** Opening Source information block **
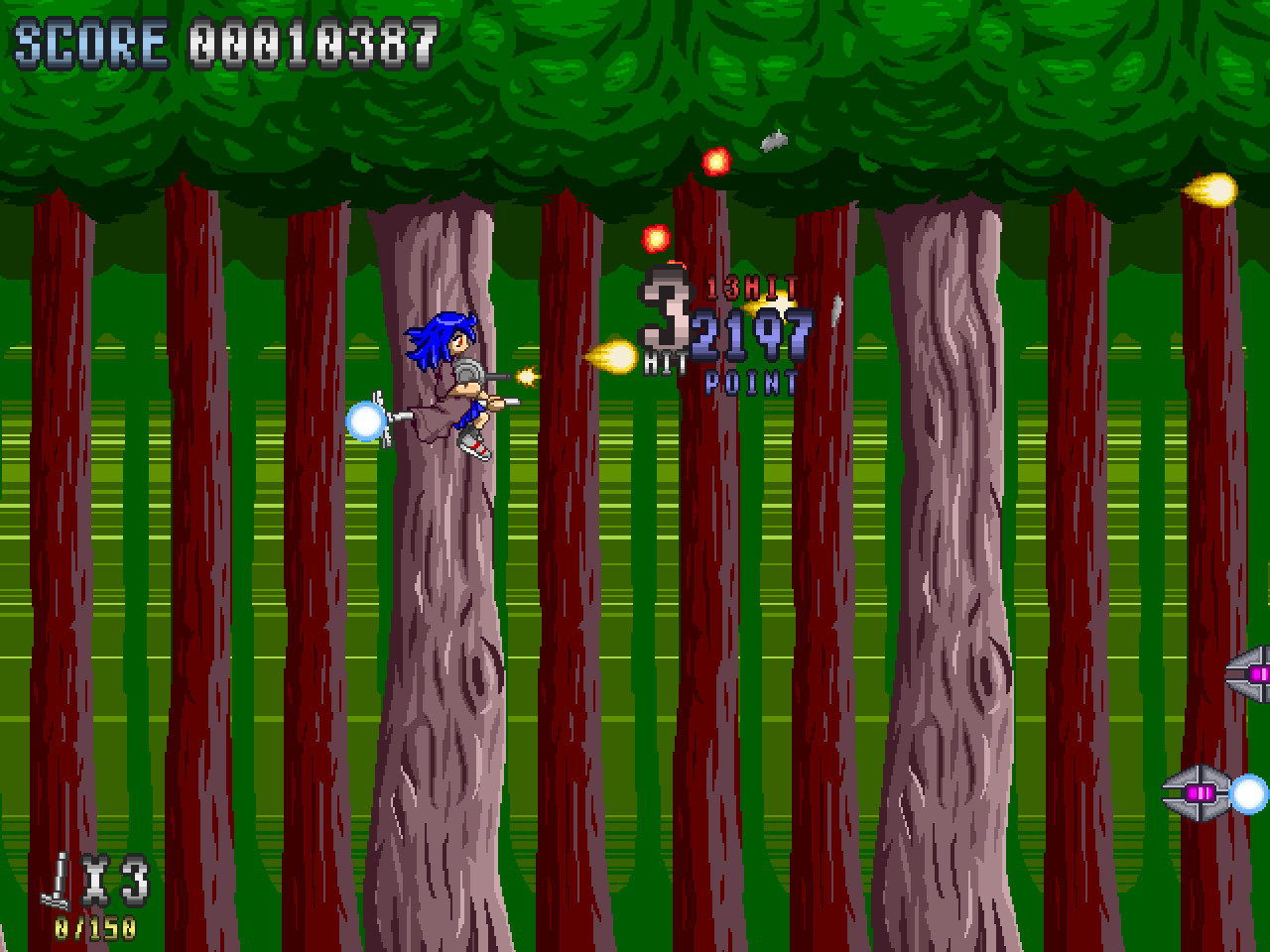 Kanamono Featured Screenshot #1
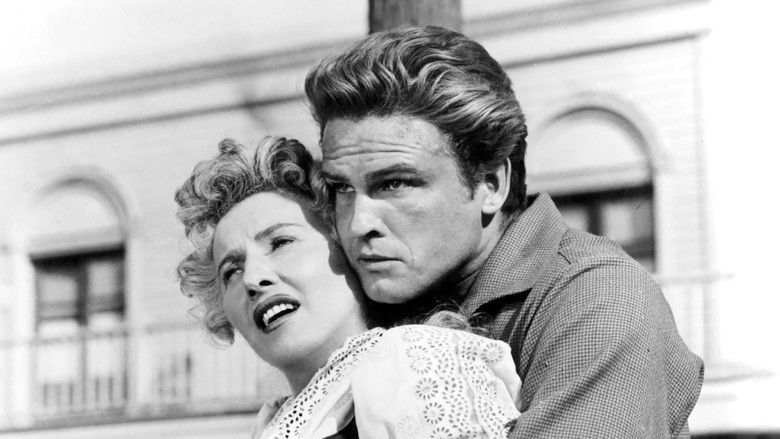 кадр из фильма Сорок ружей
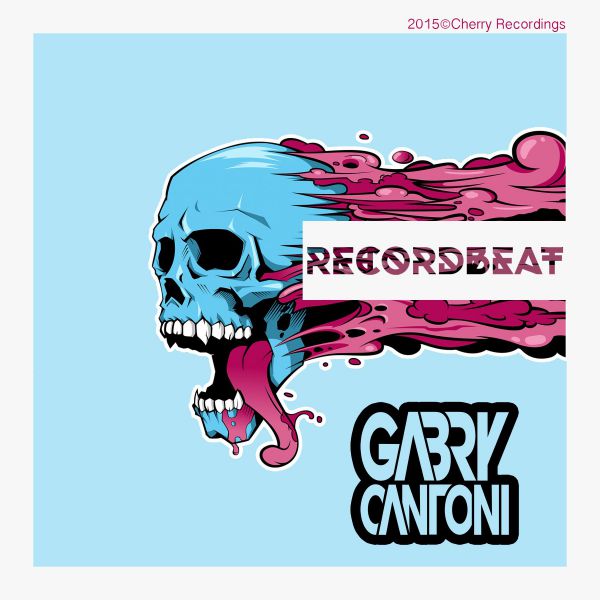Gabry Cantoni - Recordbeat (Original Mix) [2015]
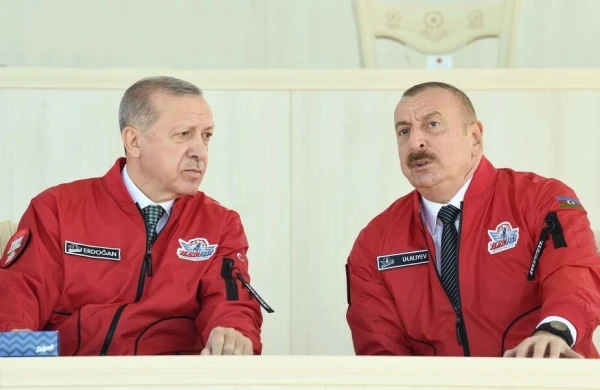 İran niyə İlham Əliyev və Ərdoğanı “şəxsən” gözləyirmiş?&nbsp;
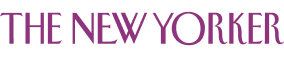 the new yorker logo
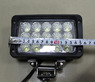 Светодиодная (LED) лампа 45w 15SMD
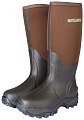 Сапоги Huntlandia neo-winter fleece brown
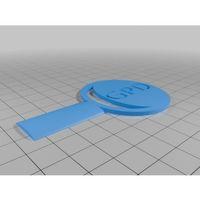 3D baskı Fabulous Jaagub Lahdi figürü (Bu ürün Sadece Plastik parçadır - Almadan Önce Soru Sorabilirsiniz)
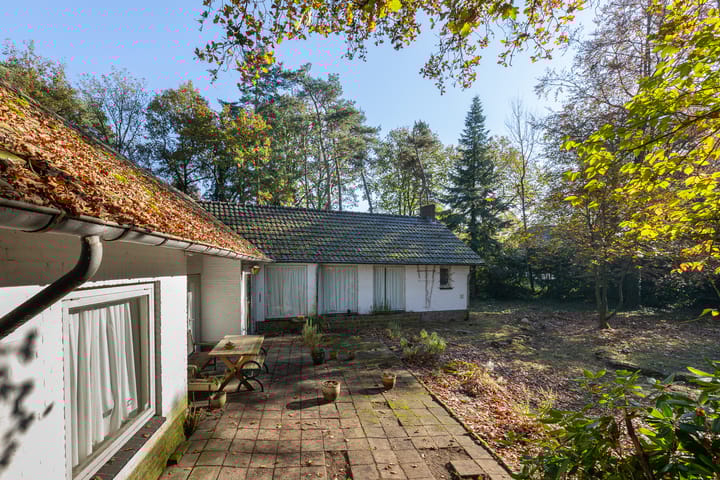 Foto 5 van Jan van Rotselaerlaan 4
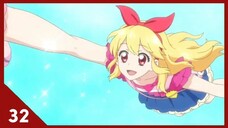 “Ichigo Panic!” Aikatsu! Eps 32 | Bahasa Indonesia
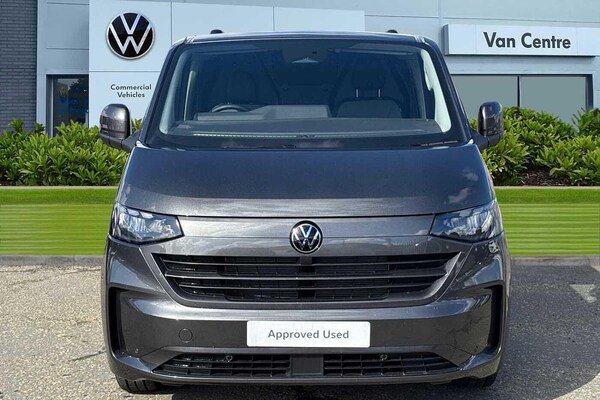 Used Volkswagen Transporter 2025 for sale - 76143804: Photo 8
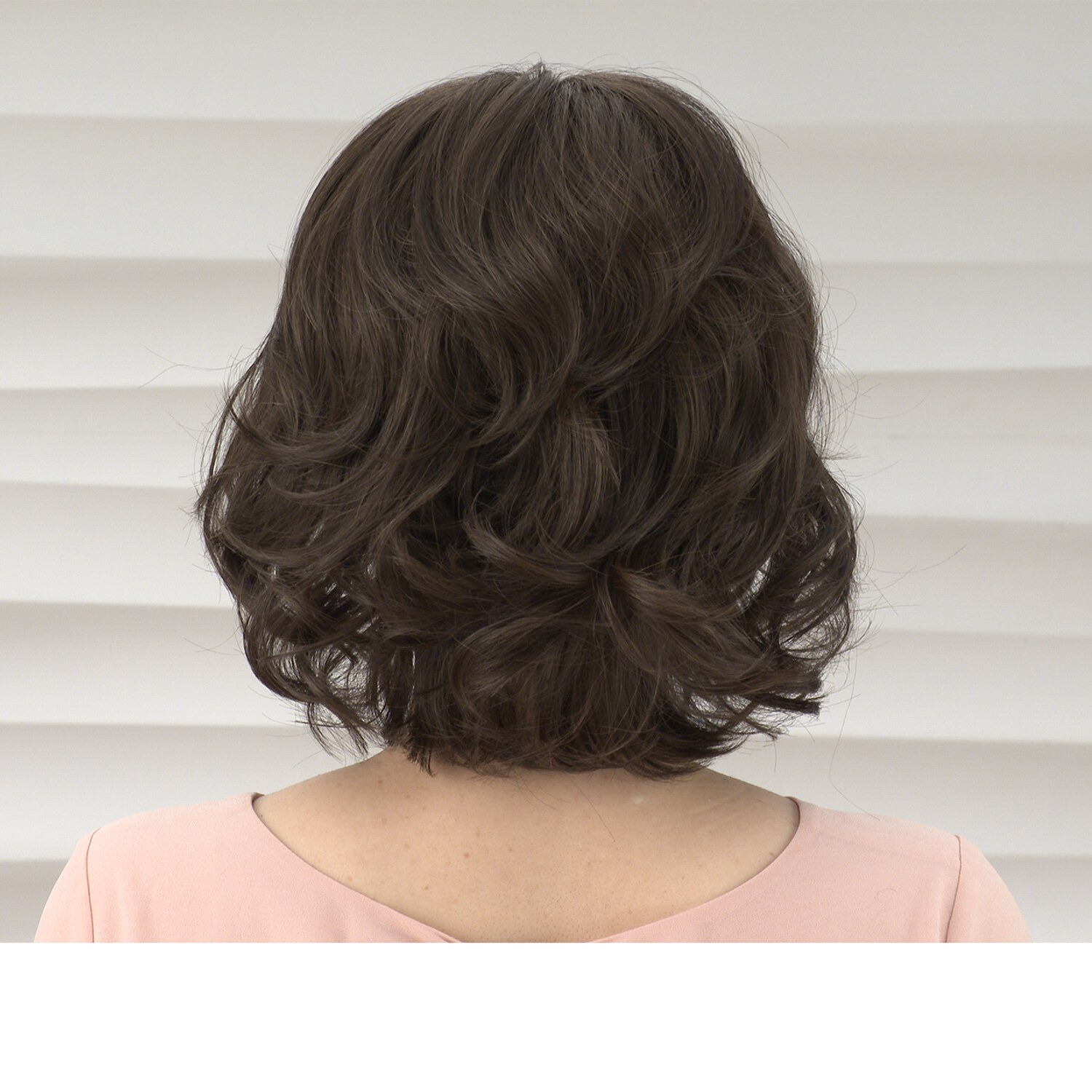 ＫＡＺＵＥウイッグ ウェイビースタイル ウイッグ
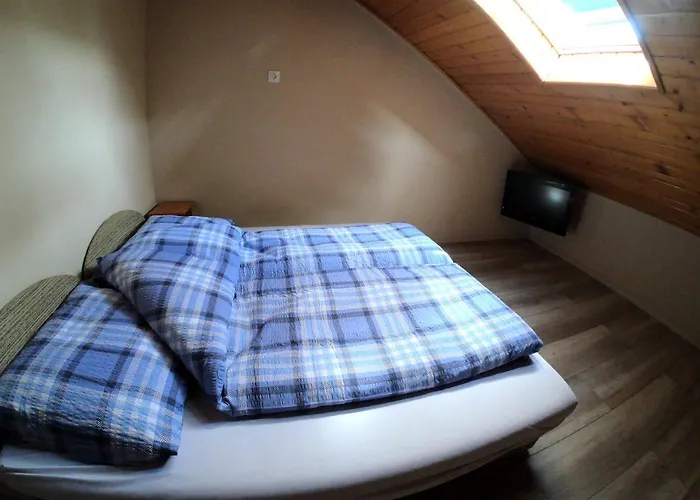 Apartment Dami Hajduszoboszlo
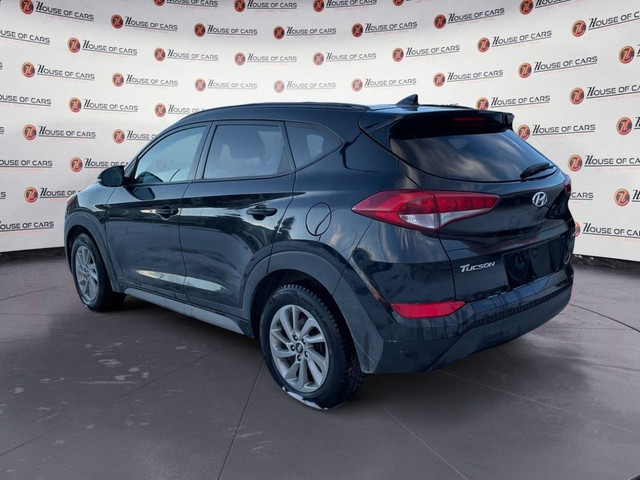  2018 Hyundai Tucson 2.0L SE AWD \"MECHANIC SPECIAL!\" in Cars & Trucks in Calgary - Image 4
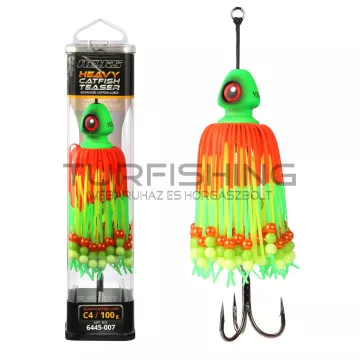 NEVIS Bullet Head teaser 150g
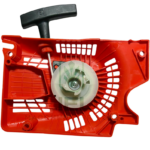 Avviamento Motosega Per Modelli Di Importazione-Zenoah, SandriGarden, Valex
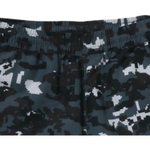 A Bathing Ape Bathing Ape Ss26 Beach Шорты черный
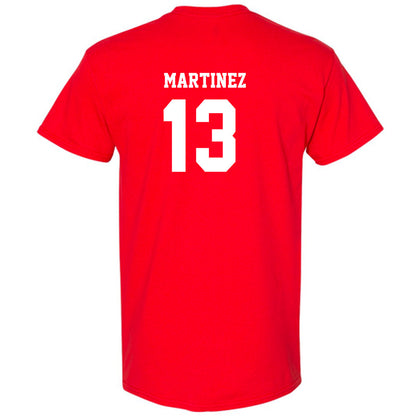 Fresno State - NCAA Women's Water Polo : Susanna Martinez - Classic Shersey T-Shirt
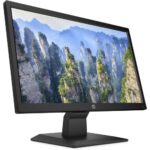 Hp V20 Hd 19.5 Monitor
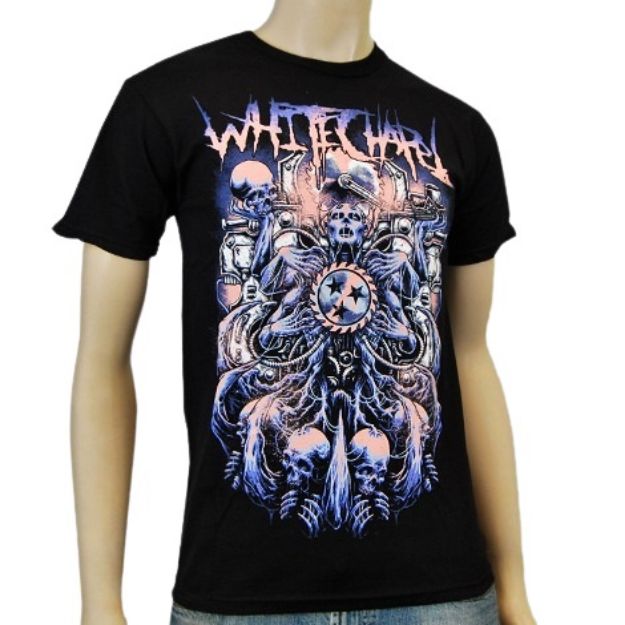 Whitechapel T-shirt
** Closing Source information block **
## What the exercise asks
Starting at the first line and stopping after the line containing "Сапоги Huntlandia neo-winter fleece brown", switch "Screenshot" to "Image" and write out those lines otherwise unchanged, omitting the pictures.

## Task result
 Kanamono Featured Image #1
 кадр из фильма Сорок ружей
Gabry Cantoni - Recordbeat (Original Mix) [2015]
 İran niyə İlham Əliyev və Ərdoğanı “şəxsən” gözləyirmiş?&nbsp;
 the new yorker logo
 Светодиодная (LED) лампа 45w 15SMD
 Сапоги Huntlandia neo-winter fleece brown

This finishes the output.